The Pope and Mussolini:
The Secret History of Pius XI and the Rise of Fascism in Europe

in conversation with JAMES CARROLL

This event includes a book signing

Date

Feb
4
Tuesday
February 4, 2014
8:30 PM ET

Location

Harvard Book Store
1256 Massachusetts Ave., Cambridge, MA 02138

Tickets

This event is free; no tickets are required.

Harvard Book Store is pleased to welcome DAVID KERTZER, finalist for the National Book Award, and JAMES CARROLL, scholar-in-residence at Suffolk University, for a discussion of Kertzer's book, The Pope and Mussolini: The Secret History of Pius XI and the Rise of Fascism in Europe.

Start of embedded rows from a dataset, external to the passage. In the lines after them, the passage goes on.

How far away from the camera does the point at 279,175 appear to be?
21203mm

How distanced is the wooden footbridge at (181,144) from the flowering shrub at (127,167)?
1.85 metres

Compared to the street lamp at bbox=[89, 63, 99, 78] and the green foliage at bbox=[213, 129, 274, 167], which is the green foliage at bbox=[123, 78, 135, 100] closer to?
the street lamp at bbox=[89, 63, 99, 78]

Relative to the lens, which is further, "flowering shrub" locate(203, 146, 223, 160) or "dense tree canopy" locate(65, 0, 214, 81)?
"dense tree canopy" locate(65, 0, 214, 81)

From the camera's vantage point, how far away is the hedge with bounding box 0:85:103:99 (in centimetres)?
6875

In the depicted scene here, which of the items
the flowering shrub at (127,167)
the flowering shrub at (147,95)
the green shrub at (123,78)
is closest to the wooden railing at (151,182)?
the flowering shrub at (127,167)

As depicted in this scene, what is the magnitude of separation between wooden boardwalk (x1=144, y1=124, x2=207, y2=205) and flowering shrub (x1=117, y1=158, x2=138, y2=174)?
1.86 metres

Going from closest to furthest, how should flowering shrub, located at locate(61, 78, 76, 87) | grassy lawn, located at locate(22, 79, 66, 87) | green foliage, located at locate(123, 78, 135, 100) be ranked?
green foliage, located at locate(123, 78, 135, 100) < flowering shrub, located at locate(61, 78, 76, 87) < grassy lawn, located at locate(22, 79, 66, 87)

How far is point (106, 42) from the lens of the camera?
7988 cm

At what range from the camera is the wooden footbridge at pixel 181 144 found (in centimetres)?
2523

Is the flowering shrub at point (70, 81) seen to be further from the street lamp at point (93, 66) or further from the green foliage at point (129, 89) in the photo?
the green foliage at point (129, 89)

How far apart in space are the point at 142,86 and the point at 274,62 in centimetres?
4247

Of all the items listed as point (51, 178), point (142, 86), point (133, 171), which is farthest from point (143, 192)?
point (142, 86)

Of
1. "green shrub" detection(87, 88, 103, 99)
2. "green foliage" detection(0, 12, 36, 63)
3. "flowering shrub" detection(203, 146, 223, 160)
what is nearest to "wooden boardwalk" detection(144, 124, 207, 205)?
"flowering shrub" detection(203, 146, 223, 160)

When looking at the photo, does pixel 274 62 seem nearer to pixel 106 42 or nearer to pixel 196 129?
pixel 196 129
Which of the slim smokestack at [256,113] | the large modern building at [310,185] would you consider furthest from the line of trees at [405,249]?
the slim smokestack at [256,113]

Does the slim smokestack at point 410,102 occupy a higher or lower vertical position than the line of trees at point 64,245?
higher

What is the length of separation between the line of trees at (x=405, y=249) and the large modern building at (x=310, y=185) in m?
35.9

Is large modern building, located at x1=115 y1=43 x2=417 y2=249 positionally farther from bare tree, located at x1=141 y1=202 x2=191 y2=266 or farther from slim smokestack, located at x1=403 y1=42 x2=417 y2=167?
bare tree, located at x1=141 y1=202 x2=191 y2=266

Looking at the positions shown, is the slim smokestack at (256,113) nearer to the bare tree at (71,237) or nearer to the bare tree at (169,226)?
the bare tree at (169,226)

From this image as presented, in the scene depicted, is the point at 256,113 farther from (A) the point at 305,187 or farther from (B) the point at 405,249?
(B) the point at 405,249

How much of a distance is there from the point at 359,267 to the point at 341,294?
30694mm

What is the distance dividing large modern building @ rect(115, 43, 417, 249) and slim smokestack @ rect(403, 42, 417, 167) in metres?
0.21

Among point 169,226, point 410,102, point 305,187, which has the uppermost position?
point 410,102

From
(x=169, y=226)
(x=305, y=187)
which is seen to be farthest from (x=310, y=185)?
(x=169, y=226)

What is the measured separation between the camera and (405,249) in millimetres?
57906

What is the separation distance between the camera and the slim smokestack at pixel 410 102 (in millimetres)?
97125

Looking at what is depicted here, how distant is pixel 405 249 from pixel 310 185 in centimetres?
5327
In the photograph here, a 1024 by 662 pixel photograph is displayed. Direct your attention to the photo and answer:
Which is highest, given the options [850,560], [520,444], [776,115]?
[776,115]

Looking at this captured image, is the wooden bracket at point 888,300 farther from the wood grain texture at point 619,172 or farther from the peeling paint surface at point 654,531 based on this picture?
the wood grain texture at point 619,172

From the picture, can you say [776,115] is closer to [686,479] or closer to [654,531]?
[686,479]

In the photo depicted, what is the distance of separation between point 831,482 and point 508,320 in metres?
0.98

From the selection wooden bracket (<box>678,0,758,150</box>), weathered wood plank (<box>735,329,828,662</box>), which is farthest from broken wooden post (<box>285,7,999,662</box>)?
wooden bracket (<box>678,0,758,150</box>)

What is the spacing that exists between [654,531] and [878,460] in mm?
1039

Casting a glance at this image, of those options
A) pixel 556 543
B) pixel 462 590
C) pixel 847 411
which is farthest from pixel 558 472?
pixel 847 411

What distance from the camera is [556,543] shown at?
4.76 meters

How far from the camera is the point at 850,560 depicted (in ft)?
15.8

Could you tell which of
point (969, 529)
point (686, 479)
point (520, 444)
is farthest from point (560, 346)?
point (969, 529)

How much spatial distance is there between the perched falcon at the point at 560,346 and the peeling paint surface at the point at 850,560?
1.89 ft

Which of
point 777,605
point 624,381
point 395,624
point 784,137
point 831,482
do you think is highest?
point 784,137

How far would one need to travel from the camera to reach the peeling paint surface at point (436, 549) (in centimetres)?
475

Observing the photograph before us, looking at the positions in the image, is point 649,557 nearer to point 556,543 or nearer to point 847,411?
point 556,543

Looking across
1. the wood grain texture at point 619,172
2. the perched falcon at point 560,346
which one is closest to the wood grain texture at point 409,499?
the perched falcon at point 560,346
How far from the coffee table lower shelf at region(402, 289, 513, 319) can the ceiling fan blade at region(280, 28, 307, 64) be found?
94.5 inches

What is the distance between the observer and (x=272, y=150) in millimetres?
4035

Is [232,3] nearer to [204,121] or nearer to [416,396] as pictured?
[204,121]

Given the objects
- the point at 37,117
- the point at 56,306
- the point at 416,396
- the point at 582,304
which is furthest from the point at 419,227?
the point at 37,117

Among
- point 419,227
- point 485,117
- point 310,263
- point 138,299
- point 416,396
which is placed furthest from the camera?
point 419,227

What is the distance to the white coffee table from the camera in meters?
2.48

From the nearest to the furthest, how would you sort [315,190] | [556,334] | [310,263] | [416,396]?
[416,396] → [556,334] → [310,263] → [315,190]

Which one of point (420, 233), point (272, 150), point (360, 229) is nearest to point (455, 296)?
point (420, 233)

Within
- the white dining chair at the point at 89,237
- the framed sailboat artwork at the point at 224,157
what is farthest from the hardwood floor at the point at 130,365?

The Pope and Mussolini tells the story of two men who came to power in 1922, and together changed the course of twentieth-century history. In most respects, they could not have been more different. One was scholarly and devout, the other thuggish and profane. Yet Pius XI and “Il Duce” had many things in common. They shared a distrust of democracy and a visceral hatred of Communism. Both were prone to sudden fits of temper and were fiercely protective of the prerogatives of their office. (“We have many interests to protect,” the Pope declared, soon after Mussolini seized control of the government in 1922.) Each relied on the other to consolidate his power and achieve his political goals.
 
In a challenge to the conventional history of this period, in which a heroic Church does battle with the Fascist regime, Kertzer shows how Pius XI played a crucial role in making Mussolini’s dictatorship possible and keeping him in power. In exchange for Vatican support, Mussolini restored many of the privileges the Church had lost and gave in to the pope’s demands that the police enforce Catholic morality. Yet in the last years of his life—as the Italian dictator grew ever closer to Hitler—the pontiff’s faith in this treacherous bargain started to waver. With his health failing, he began to lash out at the Duce and threatened to denounce Mussolini’s anti-Semitic racial laws before it was too late. Horrified by the threat to the Church-Fascist alliance, the Vatican’s inner circle, including the future Pope Pius XII, struggled to restrain the headstrong pope from destroying a partnership that had served both the Church and the dictator for many years.
 
The Pope and Mussolini brims with memorable portraits of the men who helped enable the reign of Fascism in Italy: Father Pietro Tacchi Venturi, Pius’s personal emissary to the dictator, a wily anti-Semite known as Mussolini’s Rasputin; Victor Emmanuel III, the king of Italy, an object of widespread derision who lacked the stature—literally and figuratively—to stand up to the domineering Duce; and Cardinal Secretary of State Eugenio Pacelli, whose political skills and ambition made him Mussolini’s most powerful ally inside the Vatican, and positioned him to succeed the pontiff as the controversial Pius XII, whose actions during World War II would be subject for debate for decades to come.
 
With the recent opening of the Vatican archives covering Pius XI’s papacy, the full story of the Pope’s complex relationship with his Fascist partner can finally be told. Vivid, dramatic, with surprises at every turn,The Pope and Mussolini is history writ large and with the lightning hand of truth.

David I. Kertzer
David I. Kertzer

David I. Kertzer

David I. Kertzer is the Paul Dupee, Jr. University Professor of Social Science and professor of anthropology and Italian studies at Brown University, where he served as provost from 2006 to 2011. He is the author of twelve books, including The Pope and Mussolini, winner of the 2015 Pulitzer Prize for biography and the American Historical Association Prize for best book on Italian history; The Popes Against the Jews, a finalist for the Mark Lynton History Prize; and The Kidnapping of Edgardo Mortara, a finalist for the National Book Award in 1997. He has twice been awarded the Marraro Prize from the Society for Italian Historical Studies for the best book on Italian history and in 2005 was elected to membership in the American Association of Arts and Sciences.

James Carroll
James Carroll

James Carroll

James Carroll is the author of twelve novels, and eight works of non-fiction. For twenty-three years, he wrote an oped column for The Boston Globe, and his work has appeared in The New Yorker, The Atlantic, and other publications. He has received the National Book Award, the PEN Galbraith Award, and the Scripps Howard Award. In 2021, he will publish The Truth at the Heart of the Lie: How the Catholic Church Lost its Soul. He lives in Boston with his wife, the writer Alexandra Marshall.